Aujourd'hui, j'ai décidé de vous parler d'un auteur japonais au destin tragique puisqu'après trois tentatives de suicide,Osamu Dazai, parvint enfin à mettre un terme à sa vie. Ecrivain alcoolique, drogué un temps mais surtout très tourmenté, c'est du côté de son anthologie de nouvelles, Cent vues du mont Fuji, qu'il faut voir et non dans son texte le plus célèbre, mais médiocre, La Déchéance d'un homme.
Dans la nouvelle Cent Vues du mont Fuji, justement, Dazai démonte littéralement l'icône qu'est le mont Fuji. Au lieu d'un bête soumission à la carte postale mythifiée par le peintre Hiroshige, Osamu Dazai prend un malin plaisir à dégommer ce symbole national en nous amenant à nous questionner sur une conviction née d'un matraquage publicitaire. Une certaine irrévérence, on en attendait pas moins de cet autour certes inégal mais tellement touchant.

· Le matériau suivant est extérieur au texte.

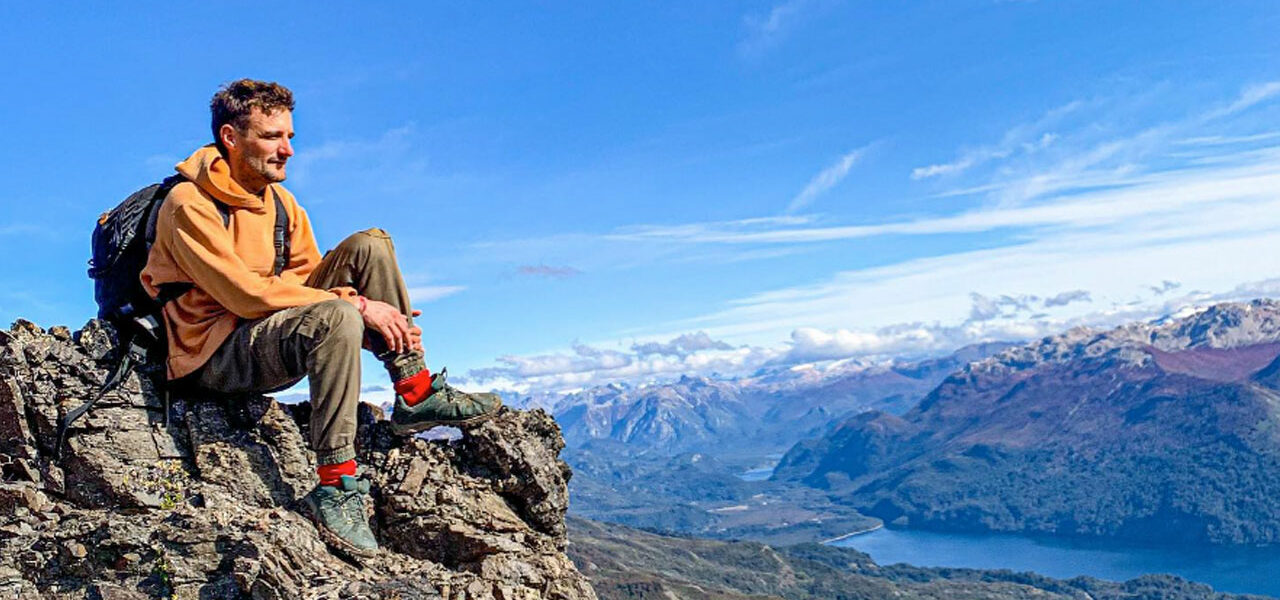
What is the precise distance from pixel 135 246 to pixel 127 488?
7.29 ft

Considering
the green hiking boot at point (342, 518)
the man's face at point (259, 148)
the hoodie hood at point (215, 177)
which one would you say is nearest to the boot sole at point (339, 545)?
the green hiking boot at point (342, 518)

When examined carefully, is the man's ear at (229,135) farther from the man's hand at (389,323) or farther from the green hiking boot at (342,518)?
the green hiking boot at (342,518)

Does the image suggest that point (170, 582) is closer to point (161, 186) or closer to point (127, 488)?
point (127, 488)

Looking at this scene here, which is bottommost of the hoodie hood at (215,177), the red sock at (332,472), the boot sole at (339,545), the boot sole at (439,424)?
the boot sole at (339,545)

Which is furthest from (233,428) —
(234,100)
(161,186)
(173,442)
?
(234,100)

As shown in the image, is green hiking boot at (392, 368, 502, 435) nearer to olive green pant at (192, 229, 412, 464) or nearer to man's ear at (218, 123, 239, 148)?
olive green pant at (192, 229, 412, 464)

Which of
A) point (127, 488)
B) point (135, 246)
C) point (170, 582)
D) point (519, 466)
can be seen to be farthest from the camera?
point (519, 466)

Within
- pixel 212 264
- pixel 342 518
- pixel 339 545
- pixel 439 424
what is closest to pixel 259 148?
pixel 212 264

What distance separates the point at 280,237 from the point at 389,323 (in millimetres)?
1544

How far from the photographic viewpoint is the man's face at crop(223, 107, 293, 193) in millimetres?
7949

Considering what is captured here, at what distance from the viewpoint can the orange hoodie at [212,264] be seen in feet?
24.2

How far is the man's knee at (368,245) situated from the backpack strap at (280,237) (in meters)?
0.53

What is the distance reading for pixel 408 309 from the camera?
866 centimetres

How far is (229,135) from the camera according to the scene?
7977 millimetres
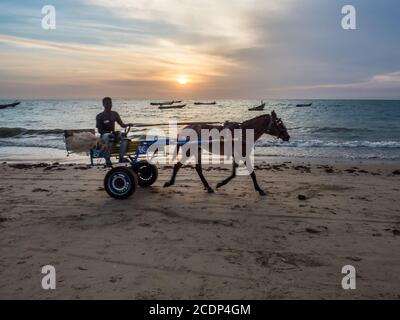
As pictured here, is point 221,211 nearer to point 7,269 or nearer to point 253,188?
point 253,188

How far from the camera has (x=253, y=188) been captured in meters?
9.20

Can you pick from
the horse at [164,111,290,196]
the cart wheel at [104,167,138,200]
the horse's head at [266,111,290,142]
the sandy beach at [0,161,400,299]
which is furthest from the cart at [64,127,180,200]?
the horse's head at [266,111,290,142]

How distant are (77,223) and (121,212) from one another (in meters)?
0.92

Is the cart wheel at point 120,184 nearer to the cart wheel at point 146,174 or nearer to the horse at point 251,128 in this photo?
the cart wheel at point 146,174

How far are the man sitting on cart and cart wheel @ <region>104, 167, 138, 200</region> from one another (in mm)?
463

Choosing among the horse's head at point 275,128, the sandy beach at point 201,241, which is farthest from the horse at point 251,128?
the sandy beach at point 201,241

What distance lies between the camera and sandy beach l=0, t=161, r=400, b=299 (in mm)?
4273

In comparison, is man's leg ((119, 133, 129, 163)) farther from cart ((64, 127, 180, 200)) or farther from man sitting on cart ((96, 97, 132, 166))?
cart ((64, 127, 180, 200))

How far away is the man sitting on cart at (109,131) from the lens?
8113mm

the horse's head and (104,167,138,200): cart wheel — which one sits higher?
the horse's head

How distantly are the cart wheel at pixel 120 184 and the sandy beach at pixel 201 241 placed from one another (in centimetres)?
24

"Les pentes du mont Fuji convergent à un angle de quatre-vingt-cinq degrés sur les peintures de Hiroshige et de quatre-vingt-quatre degrés sur celles de Bunchô; mais il suffit d'étudier une carte d'état-major pour constater que l'angle des pentes est-ouest est de cent vingt-quatre degrés, et celui des pentes nord-sud, de cent dix-sept degrés. Hiroshige et Bunchô ne font d'ailleurs pas exception : sur presque toutes les représentations du Fuji, l'angle formé par ses pentes est très aigu, ce qui donne effilé, très élevé, très frêle. Chez Hokusai, cet angle est d'à peu près trente degrés : on dirait la tour Eiffel ! En réalité, le Fuji forme un angle obtu : il est tout en pentes douces. Avec ses cent-vingt-quatre degrés dans un sens et ses cent-dix-sept degrés dans l'autre, il n'a rien d'une montagne particulièrement élevée, rien de spectaculaire. Il me semble que si j'étais en Inde ou ailleurs et qu'un aigle vînt me prendre dans ses serres pour me lâcher ensuite au-dessus de la côté du Japon à proximitié de Numazu, je ne serais guère impressionné par le spectacle de cette montagne. "Le Fujiyama, splendeur du Japon" : si les étrangers le trouvent wonderful, c'est parce qu'on leur en a mille fois parlé : c'est devenu pour eux une vision de rêve. Mais supposons que l'on aille à la rencontre du Fuji sans avoir été soumis à tout ce matraquage publicitaire - bref, naïvement, innocemment, avec un coeur qui serait comme une page blanche : dans quelle mesure saurait-on l'apprécier ? Rien n'est acquis. C'est une montagne plutôt petite. Oui, petite par rapport à sa base. Etant donné sa largeur à la base, le Fuji devrait être une fois et demie plus haut."